Text segment:
= Beginning of Section =

At a time when violent crime in the US is the lowest in a generation why is there an epidemic of police violence?

crimeAEI Ideas – by Mark J. Perry

The violent crime rate has been almost cut in half over the last 20 years, from 747.1 violent crimes per 100,000 inhabitants in 1994 to only 366.1 crimes per 100,000 last year (see chart above). So why at the same time that violent crime has been declining so consistently have we seen such an accompanying epidemic of police violence and SWAT raids, and such a “rise of the warrior cop” in America? Or in the words of John Whitehead, why have so many police search warrants turned into violent death warrants, and why have SWAT teams turned into violent death squads at a time when violent crime is in free-fall? Here’s more from John Whitehead writing for the Rutherford Institute, a civil liberties organization based in Charlottesville, Va:  

How many children, old people, and law-abiding citizens have to be injured, terrorized or killed before we call a halt to the growing rash of police violence that is wracking the country? How many family pets have to be gunned down in cold blood by marauding SWAT teams before we declare such tactics off limits? And how many communities have to be transformed into military outposts, complete with heavily armed police, military tanks, and “safety” checkpoints before we draw that line in the sand that says “not in our town”?

= End of Section =

Input data:
= Beginning of Section =

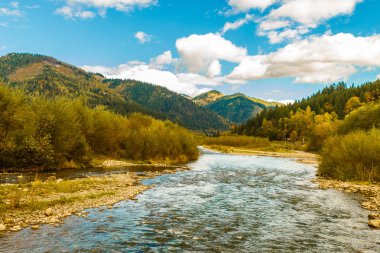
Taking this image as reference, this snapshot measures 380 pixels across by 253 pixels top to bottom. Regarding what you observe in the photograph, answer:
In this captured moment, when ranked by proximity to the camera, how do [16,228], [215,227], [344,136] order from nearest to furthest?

= End of Section =

Apply what you read:
A. According to the article on crime and police violence, what was the violent crime rate per 100,000 inhabitants in 1994?
B. Translate this sentence from the article on crime and police violence into Spanish: "How many family pets have to be gunned down in cold blood by marauding SWAT teams before we declare such tactics off limits?"
The material has no connection to the article on crime and police violence.

Results by task:
A. 747.1 violent crimes per 100,000 inhabitants.

B. ¿Cuántas mascotas familiares tienen que ser abatidas a sangre fría por equipos SWAT merodeadores antes de que declaremos prohibidas tales tácticas?